Last week’s Health Wonk Review included an excellent article by Brad Flansbaum at The Hospitalist Leader. Brad’s article discussed the details of physician pay and the wide disparity in income between specialists and primary care doctors. The charts Brad included gave an interesting picture of how physician pay in the US compares with other countries. They indicate that our primary care docs are earning just a little more (compared with the average wage earner in each country) than their counterparts in other countries. But our specialists are earning quite a bit more than those in other countries (except in the Netherlands, where they apparently really appreciate their specialists!)

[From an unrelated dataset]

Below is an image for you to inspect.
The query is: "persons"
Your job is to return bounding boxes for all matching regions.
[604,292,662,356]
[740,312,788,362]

Medical school in the US isn’t subsidized for the most part, and most of our new doctors are saddled with significant medical school loans. Thus it makes sense that our doctors earn a bit more than they would in other countries. But there is definitely too much of a gap between what a cardiologist earns and what a primary care doctor earns.

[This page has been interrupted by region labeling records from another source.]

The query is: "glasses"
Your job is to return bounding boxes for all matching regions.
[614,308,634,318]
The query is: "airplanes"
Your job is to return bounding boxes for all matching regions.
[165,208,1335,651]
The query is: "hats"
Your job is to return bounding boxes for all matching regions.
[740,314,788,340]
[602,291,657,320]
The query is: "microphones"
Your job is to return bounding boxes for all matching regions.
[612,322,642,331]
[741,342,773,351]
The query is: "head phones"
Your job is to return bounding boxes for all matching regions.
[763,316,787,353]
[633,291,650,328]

If we expect to get a handle on the shortage of primary care docs, we have to find a way to narrow that gap. The PCP shortage is likely to become even more of a problem once the health care reform provisions kick in and millions of currently uninsured Americans become insured and presumably start to seek out more health care. Unless we can make primary care more attractive to people in medical school, all of those newly insured people are going to end up seeing expensive specialists instead of PCPs, and the burden of paying for health care will only become harder to bear.